The teacher, Mr Asquew by name and nature, was in a tidy sweat, since he had just needed to rummage behind the blackboard for a box of rubbers, which were about to be handed round the staring pupils, in a mistaken attempt to prevent errors rather than cure them. All different pastel shades the rubbers were, and he knew that the kids, if left to their own devices, would fight over having the pinkish ones - in the same manner as they did over blackcurrant flavours in a tube of Spangles.

Tales about Mount Catanak did abound in Mr Asquew's schoolroom, tales which really should have been part of the history lesson but had, over countless years, evolved into Religious Education. In the front double desk - and they were there because they were within smacking distance - sat two nose-crudded boys by the names of Murky and Thomas. Both lived in the outskirts of the township nearest to that part of the plateau where timber trees marched along the banks of the Mercy ... towards a thicker forestation that concealed the river's further whereabouts. They were first cousins but none the friendlier for that.

"You may remove your fingers, children, but fold your arms upon your desks ... neatly now."

Sloping Mr Asquew had often considered doing something about the desk-slopes themselves, for they were scored with ink runnels, curlicue engravings, tags and pieces, depicting the childhood dreams from centuries ago. He'd see to them before Christmas, he vowed. He'd require some pretty stiff scrubbing brushes, plenty of toxic bleach, a carpenter's plane, rutted files of various torques and mounds of heavy-duty sandpaper.

For a moment, Mr Asquew's mind returned to the class and he wondered why that kid Edalpo in a double-desk on his own seemed to be shadow-boxing. The scallywag had been removed to the back of the classroom by the window, since rapping Edalpo's knuckles with the yardstick was like beating steak to tenderise it. No response.

But today's today, no time for slipshod thoughts. The hand-bell would soon be shaken by the Headmistress in the corridor to mark the end of the current period. Mr Asquew had a soft spot for her, but he could not endure her in the role of schoolmarm. She pretended not to acknowledge Asquew as the man who attended to her on some evenings after the kids had gone home. Daytime saw her storming through the school building, with wide unpleated skirts, twill twin-sets and booming voice.
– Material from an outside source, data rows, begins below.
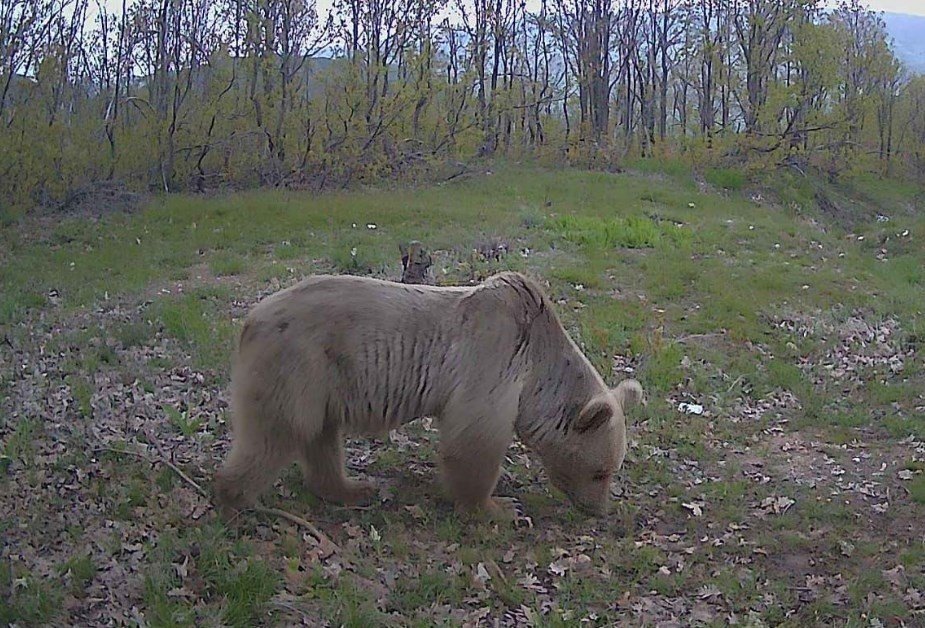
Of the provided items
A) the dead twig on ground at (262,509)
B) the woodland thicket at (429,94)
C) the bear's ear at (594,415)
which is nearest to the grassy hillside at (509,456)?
the dead twig on ground at (262,509)

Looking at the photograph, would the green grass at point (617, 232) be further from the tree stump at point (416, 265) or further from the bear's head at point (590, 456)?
the bear's head at point (590, 456)

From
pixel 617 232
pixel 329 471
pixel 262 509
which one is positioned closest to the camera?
pixel 262 509

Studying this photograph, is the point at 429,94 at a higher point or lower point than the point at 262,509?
higher

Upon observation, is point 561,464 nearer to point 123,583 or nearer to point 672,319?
point 123,583

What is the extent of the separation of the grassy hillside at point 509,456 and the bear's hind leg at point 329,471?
124 mm

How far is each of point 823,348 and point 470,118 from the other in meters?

Mr Asquew allowed his desultory gaze to wander out the window, where Mr Brown was now looking up into the sky, scratching his head as if expecting rain. Mr Brown hated sunshine. It played havoc with his met-tab-bol-ism, Brown claimed to Asquew when they met in the playground. But surely there'd be no rain on a glorious summer's day like this. Ah, well, the end of the lesson - enormous clattering like dumb-bells being rattled in an oil-drum. The kids (Murky and Thomas included) immediately collapsed into a body profile more comfortable to their in-built stoops. Their many bones clicked upon release from the strict, hour-long régime imposed by Mr Asquew. They lifted their desk-lids, placed their heads within the dark horizontal cupboard spaces to seek out their lunch-boxes and, on flat feet and with wild chatter, filed out unrulily from the formroom.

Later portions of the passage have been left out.